**SOURCE MATERIAL:**
***

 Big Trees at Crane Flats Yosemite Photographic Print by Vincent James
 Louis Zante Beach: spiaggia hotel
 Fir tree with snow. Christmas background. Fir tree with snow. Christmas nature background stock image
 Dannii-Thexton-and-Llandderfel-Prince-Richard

***

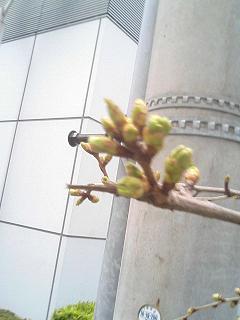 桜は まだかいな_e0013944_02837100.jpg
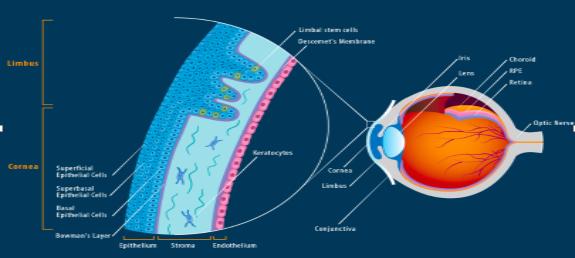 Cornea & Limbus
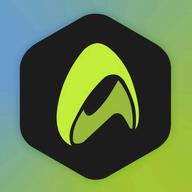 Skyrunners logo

***

**TASK DESCRIPTION:** Starting at the line above that holds "Big Trees at" and ending at the line that holds "Dannii-Thexton-and-Llandderfel-Prince-Richard", transcribe each line exactly and include no other lines.

**ANSWER BOX:**
 Big Trees at Crane Flats Yosemite Photographic Print by Vincent James
 Louis Zante Beach: spiaggia hotel
 Fir tree with snow. Christmas background. Fir tree with snow. Christmas nature background stock image
 Dannii-Thexton-and-Llandderfel-Prince-Richard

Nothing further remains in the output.